Proof?  We don't need no stinkin' proof!  JK.  Doesn't sound that far out for a lot of people in the world.  I always like watching gun defense where the "attacker" sticks his finger into the trigger guard...ouch! Broken finger.


----------



## KenpoEMT (Aug 17, 2005)

Loki said:
			
		

> One story I heard during my instructors' course was that of a prominent Israeli Judo practitioner (olympic level possibly) was once introduced to the style of Krav Maga. He was very excited about it to say the least. Especially the gun defenses. So he goes and demonstrate these techniques to his students. With a real gun. Which was loaded.
> He's still alive, but man, what an idiot.

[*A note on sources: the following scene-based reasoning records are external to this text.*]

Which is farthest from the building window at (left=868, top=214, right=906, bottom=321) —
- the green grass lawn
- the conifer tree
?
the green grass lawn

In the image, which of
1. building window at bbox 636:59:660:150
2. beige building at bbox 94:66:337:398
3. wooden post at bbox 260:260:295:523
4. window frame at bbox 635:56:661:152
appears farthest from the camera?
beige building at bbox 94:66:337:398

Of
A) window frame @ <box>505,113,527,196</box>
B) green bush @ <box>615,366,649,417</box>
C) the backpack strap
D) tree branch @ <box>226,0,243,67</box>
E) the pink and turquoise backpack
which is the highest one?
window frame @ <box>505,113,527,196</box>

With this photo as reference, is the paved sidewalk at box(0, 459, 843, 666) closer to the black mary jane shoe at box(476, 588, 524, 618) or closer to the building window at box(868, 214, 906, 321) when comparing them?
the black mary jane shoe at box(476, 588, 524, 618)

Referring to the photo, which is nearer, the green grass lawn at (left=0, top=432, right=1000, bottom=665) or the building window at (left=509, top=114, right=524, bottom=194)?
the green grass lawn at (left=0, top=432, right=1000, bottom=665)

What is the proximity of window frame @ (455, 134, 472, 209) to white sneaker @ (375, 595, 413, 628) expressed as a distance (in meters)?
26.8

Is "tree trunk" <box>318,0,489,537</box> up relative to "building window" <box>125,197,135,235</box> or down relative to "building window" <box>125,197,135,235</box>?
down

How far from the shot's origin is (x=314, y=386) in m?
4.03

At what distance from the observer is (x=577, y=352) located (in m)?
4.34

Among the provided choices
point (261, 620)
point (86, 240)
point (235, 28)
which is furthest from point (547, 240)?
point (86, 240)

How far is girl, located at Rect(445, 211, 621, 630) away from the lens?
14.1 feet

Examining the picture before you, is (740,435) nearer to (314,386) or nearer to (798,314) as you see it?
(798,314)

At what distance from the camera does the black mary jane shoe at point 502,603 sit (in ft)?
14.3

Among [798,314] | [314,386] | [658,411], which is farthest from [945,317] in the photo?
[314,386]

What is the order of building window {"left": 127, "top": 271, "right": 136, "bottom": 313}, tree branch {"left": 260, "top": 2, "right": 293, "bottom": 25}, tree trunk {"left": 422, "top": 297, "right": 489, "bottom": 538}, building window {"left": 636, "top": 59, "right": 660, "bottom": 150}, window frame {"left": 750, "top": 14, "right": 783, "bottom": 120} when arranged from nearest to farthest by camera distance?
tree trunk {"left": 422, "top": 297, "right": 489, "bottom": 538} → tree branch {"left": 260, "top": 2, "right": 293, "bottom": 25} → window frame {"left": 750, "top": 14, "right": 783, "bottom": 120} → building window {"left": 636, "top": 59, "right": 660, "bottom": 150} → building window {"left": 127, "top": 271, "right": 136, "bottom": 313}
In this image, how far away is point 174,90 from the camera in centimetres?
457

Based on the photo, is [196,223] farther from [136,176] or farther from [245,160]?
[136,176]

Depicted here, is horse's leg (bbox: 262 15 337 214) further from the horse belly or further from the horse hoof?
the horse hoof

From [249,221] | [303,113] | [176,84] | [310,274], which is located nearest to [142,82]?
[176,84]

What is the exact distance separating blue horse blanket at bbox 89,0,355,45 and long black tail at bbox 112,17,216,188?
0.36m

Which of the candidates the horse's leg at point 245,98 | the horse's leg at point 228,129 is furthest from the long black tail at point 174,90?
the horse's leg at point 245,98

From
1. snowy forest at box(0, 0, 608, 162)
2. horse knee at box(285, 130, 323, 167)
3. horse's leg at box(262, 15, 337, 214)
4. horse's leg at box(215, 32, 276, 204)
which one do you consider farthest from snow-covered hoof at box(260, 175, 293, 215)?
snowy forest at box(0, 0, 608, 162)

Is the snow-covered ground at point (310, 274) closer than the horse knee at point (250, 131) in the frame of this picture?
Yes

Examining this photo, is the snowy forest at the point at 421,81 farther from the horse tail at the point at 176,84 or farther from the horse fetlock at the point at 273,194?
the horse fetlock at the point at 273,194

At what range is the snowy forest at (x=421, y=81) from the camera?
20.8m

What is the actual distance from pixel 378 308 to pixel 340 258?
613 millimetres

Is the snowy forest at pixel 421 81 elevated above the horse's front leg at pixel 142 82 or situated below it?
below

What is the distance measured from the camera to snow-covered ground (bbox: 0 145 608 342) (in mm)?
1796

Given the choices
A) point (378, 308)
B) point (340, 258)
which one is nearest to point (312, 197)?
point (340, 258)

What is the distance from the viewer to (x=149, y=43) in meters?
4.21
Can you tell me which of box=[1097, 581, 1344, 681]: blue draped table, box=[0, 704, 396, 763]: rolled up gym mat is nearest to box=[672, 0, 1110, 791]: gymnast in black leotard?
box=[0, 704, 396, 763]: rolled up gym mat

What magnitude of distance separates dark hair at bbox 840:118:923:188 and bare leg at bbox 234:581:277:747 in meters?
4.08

Must have been a blast to watch.  I wonder if any of the observers were blown away by his skillful demonstration.


----------



## searcher (Aug 18, 2005)

It is not a question of why he did it, but will he do it again?   He may have thought he was good enough to do it.  The true test of his stupidity will be if he tries it again.


----------



## hong kong fooey (Feb 3, 2006)

I saw a videp of a cop who was teaching a gun saftey course and shot himself in the foot and then pulled out a ak47 yea everybody took off running


----------



## Cujo (Feb 5, 2006)

Sign that guy up for a Darwin award! There is just no end to these people!

Pax
Cujo


----------



## celtic_crippler (Feb 5, 2006)

Irresponsible. Not to mention stupid.


----------



## dobermann (Feb 5, 2006)

hong kong fooey said:
			
		

> I saw a videp of a cop who was teaching a gun saftey course and shot himself in the foot and then pulled out a ak47 yea everybody took off running


 
http://www.hockscqc.com/videoclips/ogrish-dot-com-police_foot_shoot.wmv

they did not run really, some guys were about to lynch him it seemed to me!


----------



## SAVAGE (Feb 5, 2006)

Man...I hope he doesnt hurt himself or anone watching....I dont know much about the mechanics of guns...but if they hit the ground cant they go off sometimes?


----------



## dobermann (Feb 5, 2006)

SAVAGE said:
			
		

> Man...I hope he doesnt hurt himself or anone watching....I dont know much about the mechanics of guns...but if they hit the ground cant they go off sometimes?


 
he did! heck, he shoot his foot with it! ROFLMAO

usually a gun should not go off when dropped. but as you know, murphys law is lurking everywhere! even with LEO's, MA's, anyone out there..  there is always something that can go wrong!!


----------